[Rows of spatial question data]
_ _ _ _

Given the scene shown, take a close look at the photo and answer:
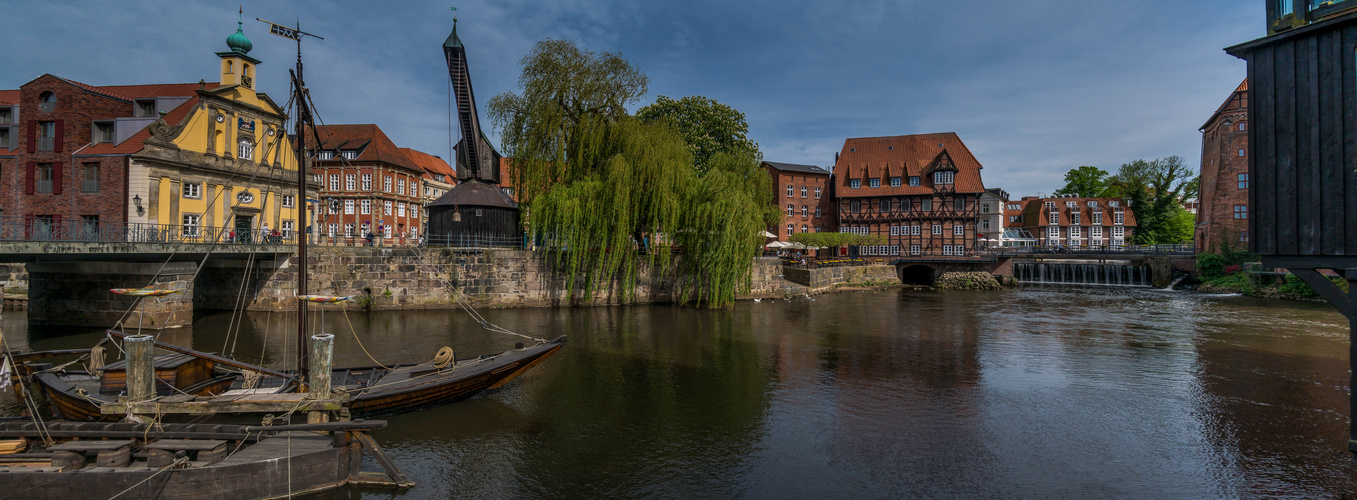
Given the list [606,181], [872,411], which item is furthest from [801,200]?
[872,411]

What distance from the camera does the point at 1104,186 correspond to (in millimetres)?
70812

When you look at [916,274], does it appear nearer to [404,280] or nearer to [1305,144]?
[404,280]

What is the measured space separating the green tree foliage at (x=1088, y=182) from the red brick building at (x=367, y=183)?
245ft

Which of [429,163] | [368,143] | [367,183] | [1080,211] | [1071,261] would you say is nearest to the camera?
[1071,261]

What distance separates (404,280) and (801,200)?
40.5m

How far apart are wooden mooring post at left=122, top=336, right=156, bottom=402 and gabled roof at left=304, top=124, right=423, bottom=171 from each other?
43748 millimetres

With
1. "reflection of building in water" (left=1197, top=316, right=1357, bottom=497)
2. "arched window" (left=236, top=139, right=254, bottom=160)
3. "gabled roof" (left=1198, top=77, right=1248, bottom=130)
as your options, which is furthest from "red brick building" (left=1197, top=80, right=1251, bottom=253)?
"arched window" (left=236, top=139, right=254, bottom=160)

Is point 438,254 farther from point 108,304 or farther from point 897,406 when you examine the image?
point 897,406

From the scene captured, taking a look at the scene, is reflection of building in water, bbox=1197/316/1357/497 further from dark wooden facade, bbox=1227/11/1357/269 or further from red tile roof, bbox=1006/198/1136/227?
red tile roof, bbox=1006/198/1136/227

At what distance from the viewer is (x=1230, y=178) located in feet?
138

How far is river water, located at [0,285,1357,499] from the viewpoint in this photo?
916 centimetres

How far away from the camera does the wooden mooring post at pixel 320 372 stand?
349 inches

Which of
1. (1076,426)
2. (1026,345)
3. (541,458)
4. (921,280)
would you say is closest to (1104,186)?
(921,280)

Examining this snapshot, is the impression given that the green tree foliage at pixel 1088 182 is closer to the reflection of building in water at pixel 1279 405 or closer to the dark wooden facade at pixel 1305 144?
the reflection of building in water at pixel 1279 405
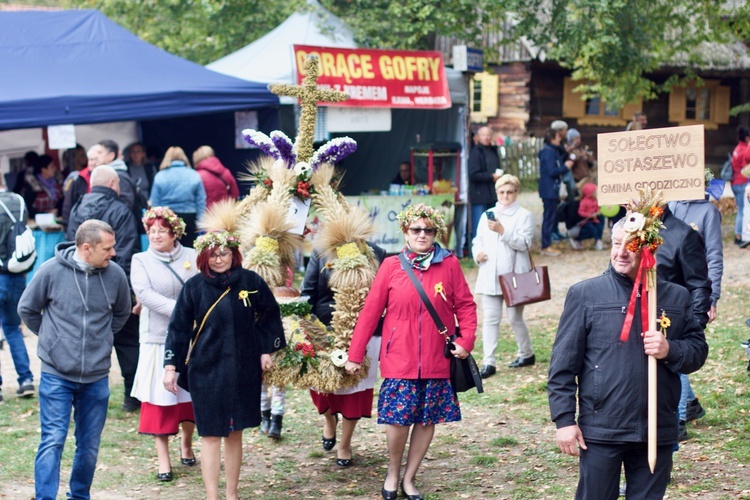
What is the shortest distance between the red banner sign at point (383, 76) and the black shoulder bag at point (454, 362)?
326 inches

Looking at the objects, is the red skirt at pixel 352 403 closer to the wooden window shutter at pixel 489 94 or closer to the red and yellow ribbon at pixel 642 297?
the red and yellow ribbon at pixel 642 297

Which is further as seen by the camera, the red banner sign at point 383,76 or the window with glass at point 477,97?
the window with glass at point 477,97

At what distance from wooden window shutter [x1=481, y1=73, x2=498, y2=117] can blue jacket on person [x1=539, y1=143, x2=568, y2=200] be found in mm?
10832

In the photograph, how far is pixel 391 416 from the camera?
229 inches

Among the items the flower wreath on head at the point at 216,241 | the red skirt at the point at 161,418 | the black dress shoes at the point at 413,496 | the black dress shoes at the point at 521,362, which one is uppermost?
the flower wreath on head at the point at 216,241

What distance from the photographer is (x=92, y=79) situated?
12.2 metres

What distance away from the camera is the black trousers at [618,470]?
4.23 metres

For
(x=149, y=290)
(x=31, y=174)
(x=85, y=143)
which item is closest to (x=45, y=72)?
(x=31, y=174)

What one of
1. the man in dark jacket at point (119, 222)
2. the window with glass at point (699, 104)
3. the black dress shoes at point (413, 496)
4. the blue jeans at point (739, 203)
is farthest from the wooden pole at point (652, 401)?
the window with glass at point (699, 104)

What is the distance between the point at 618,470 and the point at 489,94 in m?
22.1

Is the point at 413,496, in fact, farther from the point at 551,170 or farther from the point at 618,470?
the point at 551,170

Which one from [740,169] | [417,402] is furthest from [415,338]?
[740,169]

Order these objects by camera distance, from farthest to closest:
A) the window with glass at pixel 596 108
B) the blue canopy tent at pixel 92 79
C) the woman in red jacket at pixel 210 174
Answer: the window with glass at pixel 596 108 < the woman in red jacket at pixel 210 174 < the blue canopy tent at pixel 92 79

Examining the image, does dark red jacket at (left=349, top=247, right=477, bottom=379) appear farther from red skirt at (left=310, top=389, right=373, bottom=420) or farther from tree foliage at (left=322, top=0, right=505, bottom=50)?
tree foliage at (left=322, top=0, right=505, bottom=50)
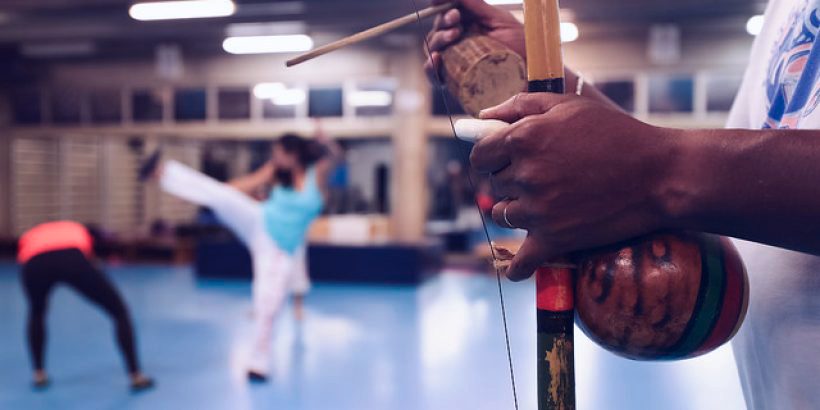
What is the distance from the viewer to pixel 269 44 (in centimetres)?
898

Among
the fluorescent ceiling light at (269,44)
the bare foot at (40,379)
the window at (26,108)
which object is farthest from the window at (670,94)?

_ _ _ _

=== Problem description ===
Replace each occurrence of "camera" in the data above with "lens", keeping everything else unchanged, and leave the pictures out of the rewritten data.

=== Exercise output ===
Given the scene shown, take a close look at the photo and answer:
Given the list [606,181], [872,411], which item is furthest from [801,200]?
[872,411]

What distance from the lens does the point at 1104,186 correspond to (in millimetres)?
70812

When you look at [916,274], does it appear nearer to [404,280] or nearer to [1305,144]?
[404,280]

What is the measured space separating the green tree foliage at (x=1088, y=182) from the red brick building at (x=367, y=183)?
245ft

Which of [429,163] | [368,143] | [367,183] | [1080,211] | [1071,261] would you say is nearest to the lens?
[1071,261]

What distance separates (404,280) and (801,200)?
40.5m

How far apart are wooden mooring post at left=122, top=336, right=156, bottom=402 and gabled roof at left=304, top=124, right=423, bottom=171 from each other?
43748 millimetres

With
1. "reflection of building in water" (left=1197, top=316, right=1357, bottom=497)
2. "arched window" (left=236, top=139, right=254, bottom=160)
3. "gabled roof" (left=1198, top=77, right=1248, bottom=130)
as your options, which is furthest from "red brick building" (left=1197, top=80, right=1251, bottom=253)?
"arched window" (left=236, top=139, right=254, bottom=160)

Is point 438,254 farther from point 108,304 or farther from point 897,406 when you examine the image?
point 897,406

From the scene captured, taking a look at the scene, is reflection of building in water, bbox=1197/316/1357/497 further from dark wooden facade, bbox=1227/11/1357/269 or further from red tile roof, bbox=1006/198/1136/227?
red tile roof, bbox=1006/198/1136/227

At what distance from the viewer is (x=1230, y=178) located in feet?
138

How far is river water, located at [0,285,1357,499] from the viewpoint in this photo?
916 centimetres

How far away from the lens does the wooden mooring post at pixel 320 372 stand?
349 inches

Which of
1. (1076,426)
2. (1026,345)
3. (541,458)
4. (921,280)
would you say is closest to (1104,186)?
(921,280)

Examining this snapshot, is the impression given that the green tree foliage at pixel 1088 182 is closer to the reflection of building in water at pixel 1279 405 or closer to the dark wooden facade at pixel 1305 144?
the reflection of building in water at pixel 1279 405
What is the shortest distance between the red banner sign at point (383, 76) and the black shoulder bag at point (454, 362)?
326 inches

Looking at the objects, is the red skirt at pixel 352 403 closer to the wooden window shutter at pixel 489 94 or closer to the red and yellow ribbon at pixel 642 297?
the red and yellow ribbon at pixel 642 297

Which is further as seen by the lens, the red banner sign at point 383,76 or the window with glass at point 477,97?
the window with glass at point 477,97

At what distance from wooden window shutter [x1=481, y1=73, x2=498, y2=117] can blue jacket on person [x1=539, y1=143, x2=568, y2=200] be found in mm?
10832

In the photograph, how far is pixel 391 416 from the lens?
229 inches

Among the items the flower wreath on head at the point at 216,241 | the red skirt at the point at 161,418 | the black dress shoes at the point at 413,496 | the black dress shoes at the point at 521,362, which one is uppermost?
the flower wreath on head at the point at 216,241

What distance from the photographer is (x=92, y=79) situated?
12.2 metres

What distance away from the lens is the black trousers at [618,470]?
4.23 metres

For
(x=149, y=290)
(x=31, y=174)
(x=85, y=143)
which item is closest to (x=45, y=72)?
(x=31, y=174)

What one of
1. the man in dark jacket at point (119, 222)
2. the window with glass at point (699, 104)
3. the black dress shoes at point (413, 496)
4. the blue jeans at point (739, 203)
is farthest from the wooden pole at point (652, 401)?
the window with glass at point (699, 104)

What is the distance between the point at 618,470 and the point at 489,94 in m?
22.1

Is the point at 413,496, in fact, farther from the point at 551,170 or farther from the point at 618,470?
the point at 551,170

Which one from [740,169] | [417,402] is furthest from [415,338]?
[740,169]

Order these objects by lens distance, from farthest to closest:
A) the window with glass at pixel 596 108
B) the blue canopy tent at pixel 92 79
C) the woman in red jacket at pixel 210 174
Answer: the window with glass at pixel 596 108 < the woman in red jacket at pixel 210 174 < the blue canopy tent at pixel 92 79

Examining the image, does dark red jacket at (left=349, top=247, right=477, bottom=379) appear farther from red skirt at (left=310, top=389, right=373, bottom=420) or farther from tree foliage at (left=322, top=0, right=505, bottom=50)?
tree foliage at (left=322, top=0, right=505, bottom=50)
What is the distance from the viewer to pixel 269 44 (in centimetres)?
898

Among
the fluorescent ceiling light at (269,44)
the bare foot at (40,379)
the window at (26,108)
which object is farthest from the window at (670,94)?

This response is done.